All in all if Disney leaves this permanently shuttered it’s a huge miss. And one that given the nature of the offering and the price point was totally foreseeable.
Absolutely! I would have loved to stayed there but they weren’t even close to reasonable.
Disney can’t lower the price of the hotel rooms because the immersive experience with characters walking around the lobby, personal transport to the attraction, and all the interactive features that require staff make it a money loser for a hotel with the small number of rooms it had.
I disagree with the characterization of Bob Iger. He has ruined shareholder value by pushing wokeness when families just want neutral theme parks without gender propaganda. The stock is lower than in 2015. That’s the definition of a bad businessman. He is paid tens of millions a year to lose shareholders’ stock value. He set the tone for the CEO who replaced him for a year. He bows down for 5-7% of the population while slapping the face of at least 50% of it. He’s part of the 3% who have a disproportionate control over every industry which they use to push the globalist agenda. If it would be about economics that would be an understandable business decision but it’s not. Something else is at play here. No one is allowed to criticize them directly.
50% is a gross overestimation of the population that has kids and cares about republican culture war BS. Most people of that age either support people’s right to be gay or are too poor to afford Disney tickets. That’s why parks are full.

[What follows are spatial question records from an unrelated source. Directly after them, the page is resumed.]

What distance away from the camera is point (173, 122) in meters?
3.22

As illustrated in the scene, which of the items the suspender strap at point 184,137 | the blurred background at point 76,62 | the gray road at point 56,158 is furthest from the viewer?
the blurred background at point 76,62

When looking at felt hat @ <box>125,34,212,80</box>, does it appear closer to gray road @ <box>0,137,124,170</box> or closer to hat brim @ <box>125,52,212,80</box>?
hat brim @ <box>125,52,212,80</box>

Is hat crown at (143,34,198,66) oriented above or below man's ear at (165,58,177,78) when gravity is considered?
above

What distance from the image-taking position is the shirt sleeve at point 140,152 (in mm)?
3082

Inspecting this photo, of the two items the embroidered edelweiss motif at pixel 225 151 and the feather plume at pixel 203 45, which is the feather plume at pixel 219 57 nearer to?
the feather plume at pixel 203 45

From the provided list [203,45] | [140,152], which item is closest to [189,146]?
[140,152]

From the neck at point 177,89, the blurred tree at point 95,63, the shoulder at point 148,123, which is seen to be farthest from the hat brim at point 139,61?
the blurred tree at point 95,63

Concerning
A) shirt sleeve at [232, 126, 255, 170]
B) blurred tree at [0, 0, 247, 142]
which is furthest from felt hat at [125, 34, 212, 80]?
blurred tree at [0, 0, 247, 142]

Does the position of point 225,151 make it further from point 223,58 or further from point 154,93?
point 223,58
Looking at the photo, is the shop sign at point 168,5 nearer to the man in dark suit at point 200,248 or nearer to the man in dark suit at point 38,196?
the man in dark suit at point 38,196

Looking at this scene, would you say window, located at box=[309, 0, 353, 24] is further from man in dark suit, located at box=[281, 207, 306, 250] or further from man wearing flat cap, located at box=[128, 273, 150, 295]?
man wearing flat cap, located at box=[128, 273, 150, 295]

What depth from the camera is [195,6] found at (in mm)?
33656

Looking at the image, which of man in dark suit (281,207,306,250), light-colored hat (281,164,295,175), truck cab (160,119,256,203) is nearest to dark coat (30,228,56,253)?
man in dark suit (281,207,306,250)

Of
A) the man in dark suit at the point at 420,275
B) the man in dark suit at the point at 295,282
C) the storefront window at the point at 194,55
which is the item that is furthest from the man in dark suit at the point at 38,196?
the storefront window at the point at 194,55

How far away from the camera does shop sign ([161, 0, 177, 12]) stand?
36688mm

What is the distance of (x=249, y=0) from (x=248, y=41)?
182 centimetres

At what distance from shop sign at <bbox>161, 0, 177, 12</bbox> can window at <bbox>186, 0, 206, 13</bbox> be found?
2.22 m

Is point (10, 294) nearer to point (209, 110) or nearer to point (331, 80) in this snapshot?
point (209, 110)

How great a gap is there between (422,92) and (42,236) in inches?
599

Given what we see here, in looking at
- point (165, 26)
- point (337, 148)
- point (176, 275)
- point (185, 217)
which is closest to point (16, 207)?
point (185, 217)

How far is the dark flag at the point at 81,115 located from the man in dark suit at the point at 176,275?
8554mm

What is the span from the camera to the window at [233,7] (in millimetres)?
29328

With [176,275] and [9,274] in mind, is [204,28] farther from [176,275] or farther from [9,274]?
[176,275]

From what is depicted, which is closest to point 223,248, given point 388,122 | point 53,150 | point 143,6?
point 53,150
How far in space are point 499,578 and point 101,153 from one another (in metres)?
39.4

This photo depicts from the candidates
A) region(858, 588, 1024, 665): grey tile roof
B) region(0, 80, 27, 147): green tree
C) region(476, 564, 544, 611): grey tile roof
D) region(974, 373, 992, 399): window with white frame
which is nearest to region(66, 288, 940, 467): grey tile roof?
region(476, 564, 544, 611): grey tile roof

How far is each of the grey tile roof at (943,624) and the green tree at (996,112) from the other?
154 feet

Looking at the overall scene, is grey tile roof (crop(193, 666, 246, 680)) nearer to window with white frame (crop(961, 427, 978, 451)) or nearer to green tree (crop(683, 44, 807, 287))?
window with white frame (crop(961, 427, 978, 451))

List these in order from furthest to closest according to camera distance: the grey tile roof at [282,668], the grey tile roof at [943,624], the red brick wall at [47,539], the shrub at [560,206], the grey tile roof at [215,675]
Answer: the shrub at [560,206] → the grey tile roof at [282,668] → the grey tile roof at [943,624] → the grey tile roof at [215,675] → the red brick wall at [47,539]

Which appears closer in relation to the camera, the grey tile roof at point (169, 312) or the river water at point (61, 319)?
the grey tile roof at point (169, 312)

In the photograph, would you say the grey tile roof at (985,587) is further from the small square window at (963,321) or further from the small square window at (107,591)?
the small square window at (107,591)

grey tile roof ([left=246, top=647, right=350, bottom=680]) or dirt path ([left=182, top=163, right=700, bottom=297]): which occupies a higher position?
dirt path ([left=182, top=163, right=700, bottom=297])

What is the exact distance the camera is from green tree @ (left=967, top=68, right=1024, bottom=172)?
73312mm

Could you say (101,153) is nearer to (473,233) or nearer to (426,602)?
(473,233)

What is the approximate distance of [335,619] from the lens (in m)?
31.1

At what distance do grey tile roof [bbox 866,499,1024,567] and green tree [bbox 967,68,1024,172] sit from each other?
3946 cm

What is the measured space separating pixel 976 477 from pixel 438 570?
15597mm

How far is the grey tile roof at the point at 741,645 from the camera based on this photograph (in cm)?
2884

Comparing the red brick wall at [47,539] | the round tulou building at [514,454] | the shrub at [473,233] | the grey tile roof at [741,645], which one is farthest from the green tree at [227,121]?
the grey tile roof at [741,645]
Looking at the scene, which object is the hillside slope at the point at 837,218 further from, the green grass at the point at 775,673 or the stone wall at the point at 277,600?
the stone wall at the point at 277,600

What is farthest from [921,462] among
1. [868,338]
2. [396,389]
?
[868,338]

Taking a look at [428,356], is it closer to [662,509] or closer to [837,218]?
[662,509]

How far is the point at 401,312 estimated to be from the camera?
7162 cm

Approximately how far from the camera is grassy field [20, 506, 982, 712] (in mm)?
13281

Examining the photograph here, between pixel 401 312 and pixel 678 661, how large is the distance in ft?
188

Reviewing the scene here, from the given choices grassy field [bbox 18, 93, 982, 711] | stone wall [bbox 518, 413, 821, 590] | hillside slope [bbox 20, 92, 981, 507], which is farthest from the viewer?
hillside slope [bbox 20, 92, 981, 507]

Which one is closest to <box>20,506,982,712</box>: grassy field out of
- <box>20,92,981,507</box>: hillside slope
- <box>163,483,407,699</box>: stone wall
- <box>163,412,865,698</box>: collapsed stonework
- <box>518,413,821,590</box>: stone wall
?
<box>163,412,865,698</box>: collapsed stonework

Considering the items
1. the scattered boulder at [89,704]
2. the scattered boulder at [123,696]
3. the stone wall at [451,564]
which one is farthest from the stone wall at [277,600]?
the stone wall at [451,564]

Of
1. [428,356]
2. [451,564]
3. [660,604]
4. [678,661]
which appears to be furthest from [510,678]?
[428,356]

I don’t think Disney cares about what a bunch of boomers with shriveled up ovaries/a dependence on viagra think about them.
Tell us about your shriveled up organs.
I disagree that Disney couldn’t have cut the price. Let’s run the numbers:
$2500 per room, per night, 100 rooms. Let’s go with 90% occupancy and cut out $300/night for the base room. That leaves $2300 x 90 = $207,000 per night in budget!!! Let’s assume a staggering professional cast membership of 80 people paid $800/day including benefits. That’s only $64,000. This is (truly) like Star Wars money (as in the military budget for Star Wars 🙂
Here’s my theory: Saying that a Disney attraction was overpriced and lowering the price by 1/2 because people weren’t paying is like Rolex or Louis Vuitton cutting prices on their designer products that cost 1/10th of what they charge. They don’t want to do that because the prestige is in the price and/or if you admit your product is overpriced, it could collapse (like, say, natural diamonds.)
Side observation: If the service costs were so high, then they should have sunk more money into the hard product which means: Tempt people to hang out in their rooms. Provide $20,000 entertainment systems loaded with all the Star Wars media, video games, toys and gadgets such as an R2/D2 bar, you name it. Load it with liquor. Get someone drunk enough to hang out in the room all day and you don’t have to pay someone to entertain them. Sheesh, Disney execs should have called Vegas.
That reminds me: It would be funny if Disney after charging $3000/day added a “resort fee.”
check the GALLUP poll on LGBT by GENERATION…..not just overall population. Good DAILY MAIL article with graph….search for it.
Also DAILY TELEGRAPH of LGBT in Australia. 30%+!
Then you see what’s going on in the younger generations.
You win the GOLD MEDAL if you think long and hard about the break points…GEN Z, Millenium, Gen X, etc…
The thought of screwing up a Star Wars hotel is unfathomable. All Disney had to do was invest the money, let the imagineers do their thing, and people would come in droves.
Instead of going with a traditional hotel (slam dunk business model), Disney opted for an overly ambitious risk. Now they’re left with a ~100 room hotel in MGM’s back lot. If they want to expand Galaxy’s Edge to include the Starcruiser, it’s about a mile away.